Hiring for Skills vs. Studies

May 24, 2019

What do Ashling Team’s CEO Colleen Lennox and IBM’s CEO Ginni Rometty have in common? The viewpoint that cybersecurity skills should be more highly valued (than studies). 

In a recent Dice article, Rometty discussed that tech employers should focus more on skills, than on degrees. And Lennox agrees, emphasizing that although ‘experience’ obviously varies, employers should weigh work history more heavily.

“The caliber of experience is what’s critical,” says Lennox. “Work ethic, job hopping, and career progression characterize the depth and breadth of a professional’s experience and what should be more closely considered and valued.”

Drawing from nearly three decades of experience specializing in placing and procuring infotech and infosec professionals, Lennox explains that when reviewing resumes and online profiles, your eyes first hit the experience section.

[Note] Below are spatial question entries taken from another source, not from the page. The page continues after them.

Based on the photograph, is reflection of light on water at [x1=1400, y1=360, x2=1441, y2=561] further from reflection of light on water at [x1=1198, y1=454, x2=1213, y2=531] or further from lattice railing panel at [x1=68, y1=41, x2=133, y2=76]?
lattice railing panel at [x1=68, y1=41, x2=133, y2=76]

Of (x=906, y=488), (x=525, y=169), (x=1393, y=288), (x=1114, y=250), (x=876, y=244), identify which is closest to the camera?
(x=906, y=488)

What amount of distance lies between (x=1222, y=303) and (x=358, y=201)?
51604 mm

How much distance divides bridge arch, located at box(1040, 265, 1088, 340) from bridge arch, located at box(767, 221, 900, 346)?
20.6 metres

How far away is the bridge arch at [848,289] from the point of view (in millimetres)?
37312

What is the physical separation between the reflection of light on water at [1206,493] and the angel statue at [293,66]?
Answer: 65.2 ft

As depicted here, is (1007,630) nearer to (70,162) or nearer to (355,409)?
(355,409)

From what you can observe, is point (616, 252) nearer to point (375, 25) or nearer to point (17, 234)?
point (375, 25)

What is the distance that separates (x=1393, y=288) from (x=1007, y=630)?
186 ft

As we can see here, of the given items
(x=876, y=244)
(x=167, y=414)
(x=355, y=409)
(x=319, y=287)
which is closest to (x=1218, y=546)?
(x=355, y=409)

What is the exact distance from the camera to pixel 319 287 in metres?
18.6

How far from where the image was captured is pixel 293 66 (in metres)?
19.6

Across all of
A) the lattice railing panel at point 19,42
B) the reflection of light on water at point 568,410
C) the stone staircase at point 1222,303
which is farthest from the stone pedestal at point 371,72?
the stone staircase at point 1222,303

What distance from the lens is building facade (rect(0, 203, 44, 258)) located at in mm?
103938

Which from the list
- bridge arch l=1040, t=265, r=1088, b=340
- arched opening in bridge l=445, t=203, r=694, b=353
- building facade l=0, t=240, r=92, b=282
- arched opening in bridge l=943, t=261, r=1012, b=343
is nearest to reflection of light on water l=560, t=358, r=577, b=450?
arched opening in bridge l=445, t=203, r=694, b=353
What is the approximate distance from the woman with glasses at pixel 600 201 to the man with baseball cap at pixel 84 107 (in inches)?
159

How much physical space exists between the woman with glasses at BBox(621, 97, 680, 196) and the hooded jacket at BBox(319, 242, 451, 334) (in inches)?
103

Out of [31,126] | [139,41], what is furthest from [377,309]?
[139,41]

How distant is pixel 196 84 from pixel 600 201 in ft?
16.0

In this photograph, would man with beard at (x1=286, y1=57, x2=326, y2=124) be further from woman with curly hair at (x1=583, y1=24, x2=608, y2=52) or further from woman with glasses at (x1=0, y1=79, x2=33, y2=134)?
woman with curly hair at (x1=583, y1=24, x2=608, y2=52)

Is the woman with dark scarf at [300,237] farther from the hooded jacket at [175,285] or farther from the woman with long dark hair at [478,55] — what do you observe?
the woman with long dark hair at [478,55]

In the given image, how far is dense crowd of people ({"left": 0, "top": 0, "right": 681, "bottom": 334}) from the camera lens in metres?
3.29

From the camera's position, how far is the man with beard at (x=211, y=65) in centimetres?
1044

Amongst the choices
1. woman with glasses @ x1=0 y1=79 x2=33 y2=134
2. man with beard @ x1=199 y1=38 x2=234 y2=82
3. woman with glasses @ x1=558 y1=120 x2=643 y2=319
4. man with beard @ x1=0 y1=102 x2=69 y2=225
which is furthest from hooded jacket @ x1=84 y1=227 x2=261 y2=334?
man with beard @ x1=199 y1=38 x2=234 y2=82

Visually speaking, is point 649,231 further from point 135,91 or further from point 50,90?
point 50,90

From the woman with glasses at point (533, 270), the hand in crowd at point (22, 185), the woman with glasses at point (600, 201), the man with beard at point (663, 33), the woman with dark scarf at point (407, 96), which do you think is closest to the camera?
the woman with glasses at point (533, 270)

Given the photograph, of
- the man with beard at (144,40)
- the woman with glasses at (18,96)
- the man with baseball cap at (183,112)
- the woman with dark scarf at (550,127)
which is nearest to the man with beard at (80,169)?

“Inevitably, you come across a fantastic candidate, who’s experience is spot-on for a specific position, but she/he doesn’t have a degree, so then you have to eliminate that person from consideration. It’s a shame,” Lennox says.

“In the cybersecurity industry, it’s shortsighted to pass-up people based upon their completion of a degree. Unfortunately, many companies are still universally applying hiring standards and requirements across all jobs and departments,” continues Lennox. 

“However, information security is a rapidly-evolving, growing industry wherein education can’t yet keep up and, therefore, isn’t commensurate with relevant experience,” she continues.

Lennox notes that many of the companies with which Ashling Team partners— leaders in the healthcare, finance and consulting industries— will forgo a degree based upon the caliber, depth and specificity of a person’s experience.